In Wales, where a 17 day ‘firebreaker’ lockdown was imposed on October 23, supermarkets were banned from selling non-essential items such as clothes and hardware.

But this does not mean Downing Street will impose the same rule on shops in England.

Will schools close?

It is thought the Government will allow schools and universities to stay open this time round.

Under the first national lockdown, only vulnerable pupils and children of key workers were able to attend school in person.

Will I be travel to other areas?

It is thought people will be urged to stay inside their area, but it is not known what enforcement measures will be used, if any.

Overnight stays in other areas, and other people’s homes, will most likely be banned.

Will I have to shield again?

Under the first lockdown 2.2 million people classed as medically vulnerable were asked to ‘shield’, avoiding any trips outside.

This was only advisory, and it is not known if the Government will issue the same advice again.

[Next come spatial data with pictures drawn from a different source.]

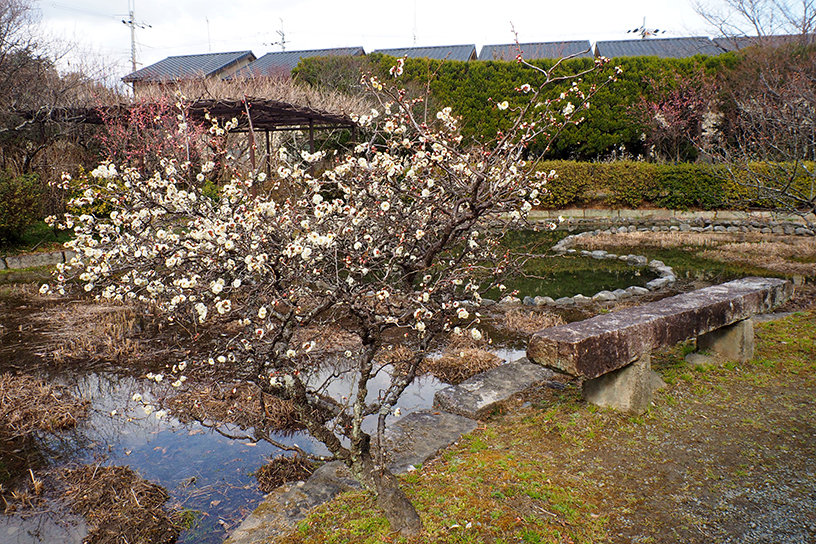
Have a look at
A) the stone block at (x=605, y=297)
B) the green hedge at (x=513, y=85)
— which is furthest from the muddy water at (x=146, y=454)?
the green hedge at (x=513, y=85)

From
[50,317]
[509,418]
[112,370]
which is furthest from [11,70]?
[509,418]

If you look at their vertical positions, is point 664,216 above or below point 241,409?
above

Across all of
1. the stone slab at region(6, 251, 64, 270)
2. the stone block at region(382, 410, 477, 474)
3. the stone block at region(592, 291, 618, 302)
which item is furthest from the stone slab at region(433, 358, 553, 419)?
the stone slab at region(6, 251, 64, 270)

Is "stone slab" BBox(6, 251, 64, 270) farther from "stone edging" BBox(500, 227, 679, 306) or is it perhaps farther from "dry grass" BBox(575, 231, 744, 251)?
"dry grass" BBox(575, 231, 744, 251)

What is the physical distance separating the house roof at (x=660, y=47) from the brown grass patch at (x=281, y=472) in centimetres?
2560

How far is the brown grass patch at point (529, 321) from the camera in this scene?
656cm

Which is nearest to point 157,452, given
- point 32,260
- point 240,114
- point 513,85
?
point 32,260

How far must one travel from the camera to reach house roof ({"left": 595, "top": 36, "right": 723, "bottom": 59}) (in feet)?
82.4

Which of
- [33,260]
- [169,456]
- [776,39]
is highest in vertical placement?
[776,39]

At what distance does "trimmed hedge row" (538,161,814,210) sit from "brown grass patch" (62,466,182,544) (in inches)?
534

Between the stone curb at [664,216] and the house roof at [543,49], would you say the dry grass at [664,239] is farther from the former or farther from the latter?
the house roof at [543,49]

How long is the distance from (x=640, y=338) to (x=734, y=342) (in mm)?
1719

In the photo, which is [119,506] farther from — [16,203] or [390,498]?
[16,203]

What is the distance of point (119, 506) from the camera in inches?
Answer: 125
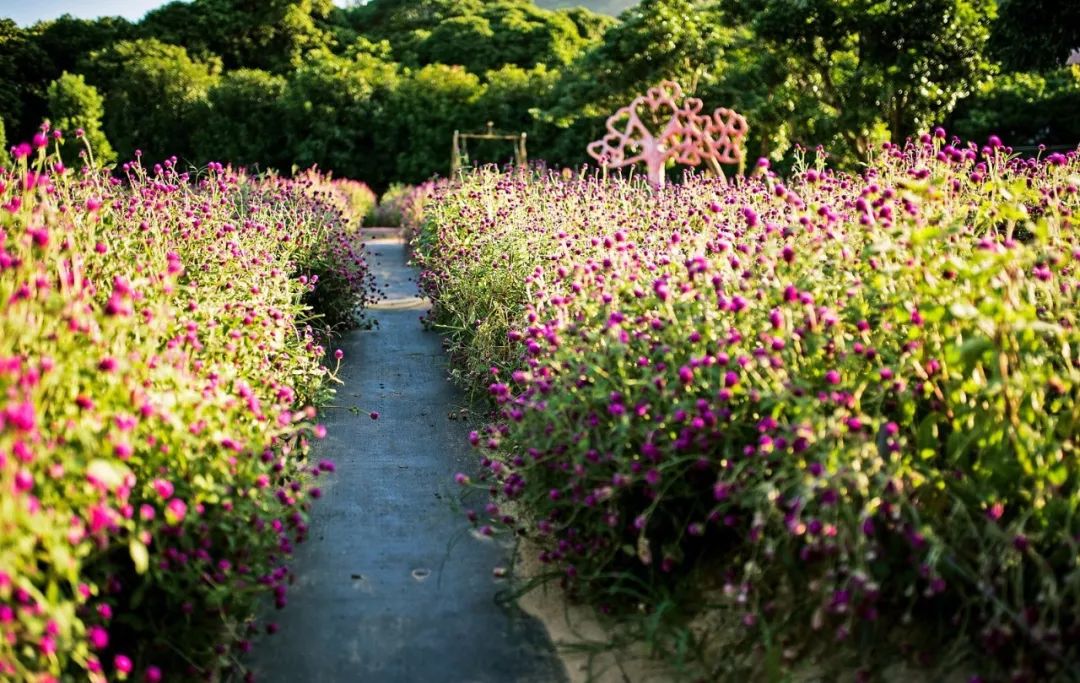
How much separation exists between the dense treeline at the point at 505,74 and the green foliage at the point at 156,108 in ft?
0.21

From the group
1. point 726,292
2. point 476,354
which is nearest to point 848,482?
point 726,292

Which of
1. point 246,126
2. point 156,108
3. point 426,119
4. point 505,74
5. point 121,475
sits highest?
point 505,74

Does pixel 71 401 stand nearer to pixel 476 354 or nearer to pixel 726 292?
pixel 726 292

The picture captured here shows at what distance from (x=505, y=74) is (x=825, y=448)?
27.3 metres

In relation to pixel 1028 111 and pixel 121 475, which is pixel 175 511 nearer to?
pixel 121 475

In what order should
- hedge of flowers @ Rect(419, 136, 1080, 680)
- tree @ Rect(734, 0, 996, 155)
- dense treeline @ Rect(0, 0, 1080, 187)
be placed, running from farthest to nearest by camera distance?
1. dense treeline @ Rect(0, 0, 1080, 187)
2. tree @ Rect(734, 0, 996, 155)
3. hedge of flowers @ Rect(419, 136, 1080, 680)

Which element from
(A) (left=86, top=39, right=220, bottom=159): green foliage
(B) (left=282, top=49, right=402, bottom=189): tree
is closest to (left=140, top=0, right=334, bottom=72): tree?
(A) (left=86, top=39, right=220, bottom=159): green foliage

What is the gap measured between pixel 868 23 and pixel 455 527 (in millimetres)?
13523

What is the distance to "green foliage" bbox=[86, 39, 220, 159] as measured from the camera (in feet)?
101

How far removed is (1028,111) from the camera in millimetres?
17734

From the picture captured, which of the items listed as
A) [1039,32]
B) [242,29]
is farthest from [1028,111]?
[242,29]

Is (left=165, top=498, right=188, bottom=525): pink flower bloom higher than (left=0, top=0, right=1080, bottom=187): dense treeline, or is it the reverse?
(left=0, top=0, right=1080, bottom=187): dense treeline

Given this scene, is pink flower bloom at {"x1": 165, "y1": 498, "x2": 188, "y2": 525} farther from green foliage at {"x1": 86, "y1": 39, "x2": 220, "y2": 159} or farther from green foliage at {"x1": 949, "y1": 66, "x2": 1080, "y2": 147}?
green foliage at {"x1": 86, "y1": 39, "x2": 220, "y2": 159}

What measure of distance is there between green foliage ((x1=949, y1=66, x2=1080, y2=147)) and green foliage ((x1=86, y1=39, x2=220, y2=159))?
22.1m
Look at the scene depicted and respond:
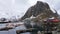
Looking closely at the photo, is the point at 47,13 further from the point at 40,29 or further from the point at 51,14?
the point at 40,29

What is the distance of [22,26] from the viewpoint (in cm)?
271

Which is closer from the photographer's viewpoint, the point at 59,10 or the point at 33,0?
the point at 59,10

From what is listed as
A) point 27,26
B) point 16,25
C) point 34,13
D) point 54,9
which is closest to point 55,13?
point 54,9

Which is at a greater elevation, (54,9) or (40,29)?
(54,9)

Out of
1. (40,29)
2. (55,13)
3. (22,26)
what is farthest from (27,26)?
(55,13)

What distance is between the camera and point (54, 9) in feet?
8.95

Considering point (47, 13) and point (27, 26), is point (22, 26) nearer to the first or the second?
point (27, 26)

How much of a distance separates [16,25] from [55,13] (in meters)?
0.97

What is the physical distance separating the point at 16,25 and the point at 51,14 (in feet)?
2.86

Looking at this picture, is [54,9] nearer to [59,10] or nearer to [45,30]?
[59,10]

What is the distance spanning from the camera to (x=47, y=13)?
2559mm

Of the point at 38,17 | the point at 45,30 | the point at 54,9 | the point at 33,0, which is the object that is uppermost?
the point at 33,0

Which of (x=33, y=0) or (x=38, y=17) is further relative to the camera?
(x=33, y=0)

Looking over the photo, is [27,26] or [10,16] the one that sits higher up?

Despite worrying figures from the Scientific Advisory Group for Emergencies, the UK’s R rate – measuring the speed at which coronavirus reproduces – has fallen for the second week in a row.

The R number is now between 1.1 and 1.3, meaning every person with Covid-19 will go on to infect between one and three people.

Last week the rate was 1.2 to 1.4 and it was thought to be between 1.3 and 1.5 the previous week.

The new Job Support Scheme coming into effect in November will cover two-thirds of wages of workers at businesses forced to close completely.

Under the previous furlough scheme 80% of wages were initially covered by the Government.